The Hundred-Year House

 

While I did not care much for Rebecca Makkai’s first novel, The Borrower, I was convinced to give her new one a try because of several great Jacket.aspxreviews and an intriguing premise. The novel focuses on the story of Laurelfield, an old family estate owned by the Devohr’s, an old money family with quite a few skeletons in their closet.

The story opens in 1999, with Zee and her husband Doug moving into the carriage house while her mother, Grace Devohr, and stepfather Bruce occupy the main house. Zee is a Marxist literary scholar employed by a local college, and her husband Doug is writing (or trying to write) a book about the mysterious poet Edwin Parfitt.

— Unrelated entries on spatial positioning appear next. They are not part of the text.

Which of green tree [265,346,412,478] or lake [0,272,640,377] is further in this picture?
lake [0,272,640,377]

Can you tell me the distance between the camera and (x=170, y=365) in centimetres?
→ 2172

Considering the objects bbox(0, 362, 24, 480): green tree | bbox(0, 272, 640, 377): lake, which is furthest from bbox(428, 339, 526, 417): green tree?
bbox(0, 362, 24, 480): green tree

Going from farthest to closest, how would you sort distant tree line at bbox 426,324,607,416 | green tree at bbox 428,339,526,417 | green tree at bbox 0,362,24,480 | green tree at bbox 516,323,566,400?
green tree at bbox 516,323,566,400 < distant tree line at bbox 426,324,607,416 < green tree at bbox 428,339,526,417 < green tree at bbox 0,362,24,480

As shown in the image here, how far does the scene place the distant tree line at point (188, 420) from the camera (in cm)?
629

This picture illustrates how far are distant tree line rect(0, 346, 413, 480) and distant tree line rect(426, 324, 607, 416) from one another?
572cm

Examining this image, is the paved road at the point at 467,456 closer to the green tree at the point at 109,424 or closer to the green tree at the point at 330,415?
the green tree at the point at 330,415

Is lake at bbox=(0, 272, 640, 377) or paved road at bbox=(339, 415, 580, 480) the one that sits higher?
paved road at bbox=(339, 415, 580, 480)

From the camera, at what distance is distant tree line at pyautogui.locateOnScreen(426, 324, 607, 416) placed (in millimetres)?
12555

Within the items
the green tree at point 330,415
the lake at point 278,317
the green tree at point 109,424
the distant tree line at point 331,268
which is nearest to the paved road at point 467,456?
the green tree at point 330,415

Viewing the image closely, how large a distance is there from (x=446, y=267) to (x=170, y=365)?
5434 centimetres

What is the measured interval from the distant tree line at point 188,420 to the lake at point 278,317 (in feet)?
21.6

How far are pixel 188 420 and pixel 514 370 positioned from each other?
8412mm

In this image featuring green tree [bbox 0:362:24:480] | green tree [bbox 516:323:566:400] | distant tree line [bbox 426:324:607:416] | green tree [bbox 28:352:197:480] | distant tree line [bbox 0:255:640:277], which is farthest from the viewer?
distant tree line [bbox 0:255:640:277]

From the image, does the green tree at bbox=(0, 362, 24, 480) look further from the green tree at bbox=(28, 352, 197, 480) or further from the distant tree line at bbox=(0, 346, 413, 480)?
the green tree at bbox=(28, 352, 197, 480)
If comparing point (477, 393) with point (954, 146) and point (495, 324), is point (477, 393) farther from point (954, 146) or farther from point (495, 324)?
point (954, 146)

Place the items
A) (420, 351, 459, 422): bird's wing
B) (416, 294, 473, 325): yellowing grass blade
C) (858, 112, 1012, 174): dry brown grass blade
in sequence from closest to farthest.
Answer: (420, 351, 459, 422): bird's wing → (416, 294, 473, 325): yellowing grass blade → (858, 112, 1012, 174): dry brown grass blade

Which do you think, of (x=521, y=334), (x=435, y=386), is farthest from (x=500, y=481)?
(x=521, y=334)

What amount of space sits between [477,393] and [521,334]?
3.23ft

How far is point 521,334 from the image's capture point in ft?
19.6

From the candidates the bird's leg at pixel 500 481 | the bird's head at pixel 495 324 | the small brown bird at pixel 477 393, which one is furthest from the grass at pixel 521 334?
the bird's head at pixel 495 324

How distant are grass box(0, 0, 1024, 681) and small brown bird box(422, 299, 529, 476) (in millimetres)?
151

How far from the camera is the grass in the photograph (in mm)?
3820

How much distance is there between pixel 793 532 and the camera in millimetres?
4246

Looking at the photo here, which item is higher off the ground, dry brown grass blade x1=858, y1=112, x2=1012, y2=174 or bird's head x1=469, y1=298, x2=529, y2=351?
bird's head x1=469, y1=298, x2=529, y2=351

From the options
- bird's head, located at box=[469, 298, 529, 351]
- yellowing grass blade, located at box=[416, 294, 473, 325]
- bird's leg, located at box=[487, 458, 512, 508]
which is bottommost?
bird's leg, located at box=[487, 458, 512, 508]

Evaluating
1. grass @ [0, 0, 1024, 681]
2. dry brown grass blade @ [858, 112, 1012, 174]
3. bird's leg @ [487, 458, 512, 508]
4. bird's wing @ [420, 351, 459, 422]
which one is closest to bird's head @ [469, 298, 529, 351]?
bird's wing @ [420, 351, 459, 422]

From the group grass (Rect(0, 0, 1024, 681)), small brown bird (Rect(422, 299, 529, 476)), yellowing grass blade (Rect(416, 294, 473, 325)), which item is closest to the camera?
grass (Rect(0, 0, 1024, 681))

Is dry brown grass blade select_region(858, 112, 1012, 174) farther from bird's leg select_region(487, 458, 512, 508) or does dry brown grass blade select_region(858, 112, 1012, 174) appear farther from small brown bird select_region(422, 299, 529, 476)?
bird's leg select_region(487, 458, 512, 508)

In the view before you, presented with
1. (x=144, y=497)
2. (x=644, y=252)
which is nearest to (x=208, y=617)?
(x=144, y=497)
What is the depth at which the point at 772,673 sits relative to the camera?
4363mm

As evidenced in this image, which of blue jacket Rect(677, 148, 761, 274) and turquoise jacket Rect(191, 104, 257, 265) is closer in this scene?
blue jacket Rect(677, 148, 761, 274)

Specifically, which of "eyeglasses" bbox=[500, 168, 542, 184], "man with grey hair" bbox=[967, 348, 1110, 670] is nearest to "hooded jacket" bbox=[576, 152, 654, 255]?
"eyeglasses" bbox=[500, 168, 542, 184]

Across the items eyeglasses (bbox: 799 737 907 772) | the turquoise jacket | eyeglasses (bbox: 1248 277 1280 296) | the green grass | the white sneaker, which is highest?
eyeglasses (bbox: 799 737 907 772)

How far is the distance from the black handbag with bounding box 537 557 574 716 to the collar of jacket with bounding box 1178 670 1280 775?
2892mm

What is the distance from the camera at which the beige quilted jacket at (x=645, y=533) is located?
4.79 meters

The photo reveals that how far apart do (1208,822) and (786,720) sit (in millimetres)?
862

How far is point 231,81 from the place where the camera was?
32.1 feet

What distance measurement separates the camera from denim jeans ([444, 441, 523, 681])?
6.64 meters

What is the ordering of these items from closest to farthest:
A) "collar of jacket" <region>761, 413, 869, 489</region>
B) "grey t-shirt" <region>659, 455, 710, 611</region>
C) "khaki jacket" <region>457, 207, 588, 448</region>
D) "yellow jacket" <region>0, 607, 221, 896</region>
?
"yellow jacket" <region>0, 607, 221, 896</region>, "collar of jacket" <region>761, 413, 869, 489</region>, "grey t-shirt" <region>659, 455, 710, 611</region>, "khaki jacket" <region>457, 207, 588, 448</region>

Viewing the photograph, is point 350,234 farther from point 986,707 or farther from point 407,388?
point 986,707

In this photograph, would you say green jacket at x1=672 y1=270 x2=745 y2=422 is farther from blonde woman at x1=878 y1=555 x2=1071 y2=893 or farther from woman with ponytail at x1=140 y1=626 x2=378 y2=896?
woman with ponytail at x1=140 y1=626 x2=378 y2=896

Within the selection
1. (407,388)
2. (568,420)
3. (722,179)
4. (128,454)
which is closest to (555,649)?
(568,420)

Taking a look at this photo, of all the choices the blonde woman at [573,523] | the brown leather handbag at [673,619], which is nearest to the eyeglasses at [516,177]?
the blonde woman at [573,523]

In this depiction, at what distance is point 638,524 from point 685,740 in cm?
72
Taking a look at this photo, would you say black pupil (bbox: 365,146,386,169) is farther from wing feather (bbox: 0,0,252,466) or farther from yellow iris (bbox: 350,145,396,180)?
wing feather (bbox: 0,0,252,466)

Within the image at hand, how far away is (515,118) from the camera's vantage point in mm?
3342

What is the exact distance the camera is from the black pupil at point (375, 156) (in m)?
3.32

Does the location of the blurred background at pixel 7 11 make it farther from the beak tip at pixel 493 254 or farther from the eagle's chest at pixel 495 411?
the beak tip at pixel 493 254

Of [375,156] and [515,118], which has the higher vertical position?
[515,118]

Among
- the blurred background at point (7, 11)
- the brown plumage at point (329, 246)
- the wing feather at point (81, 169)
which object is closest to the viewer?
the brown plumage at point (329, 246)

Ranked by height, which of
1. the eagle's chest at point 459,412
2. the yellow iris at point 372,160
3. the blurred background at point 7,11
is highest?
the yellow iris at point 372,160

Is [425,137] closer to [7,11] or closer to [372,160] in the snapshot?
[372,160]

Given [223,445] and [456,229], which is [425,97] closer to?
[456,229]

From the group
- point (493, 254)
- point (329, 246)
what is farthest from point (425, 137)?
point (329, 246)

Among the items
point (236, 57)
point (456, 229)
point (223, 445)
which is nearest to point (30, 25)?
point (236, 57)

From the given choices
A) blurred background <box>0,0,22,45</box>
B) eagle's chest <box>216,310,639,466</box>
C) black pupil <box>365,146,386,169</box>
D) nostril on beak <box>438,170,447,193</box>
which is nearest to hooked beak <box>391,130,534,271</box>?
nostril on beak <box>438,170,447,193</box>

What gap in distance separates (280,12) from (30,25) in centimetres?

The house itself has a history at least as interesting as the family that owns it. It has long been rumored to be haunting, having been the site of the tragic suicide of Violet Devohr decades before. Most importantly, it served as the Laurelfield Arts Colony from the 1920s through the 1950s and hosted scores of eccentric artists of varying degrees of importance. Edwin Parfitt was once in residence there, and Doug begins a clandestine search for information and artifacts about his stay, focusing on the long abandoned attic of the main house. His search leads to the discovery of some long-buried family secrets involving Grace and the history of the Devohr family.

After setting up several mysteries, the novel moves on to the second section, which takes place in 1955, right after the time of the Arts Cology. It focuses on an ancestor of Zee Devohr who has just moved into Laurelfield with her new husband, a man who drinks and abuses her, and she feels very isolated at Laurelfield. This is the shortest section of the book, which exposes even more of the tangled history of the Devohr’s. The final section of the book takes the reader back to the goings on at the house during 1929, during the time when Edwin Parfitt was in residence of the Laurelfield Arts Colony.

I enjoyed the structure of the book and the move backward through time, and the mysteries kept me reading. Unfortunately, there were quite a few things that did not work for me. Character development was lacking, and it was hard to get invested in the characters. I felt that too much time was spent on the 1999 section, which was the least interesting part for me and had a complete dearth of sympathetic characters. The parts involving the Laurelfield Arts Colony were my favorite, but it was only a small portion of the narrative.

This is one of those novels that I enjoyed while I was reading it, but once it was over the flaws were pretty apparent. The characters and their plot lines lacked the depth to make this a satisfying story.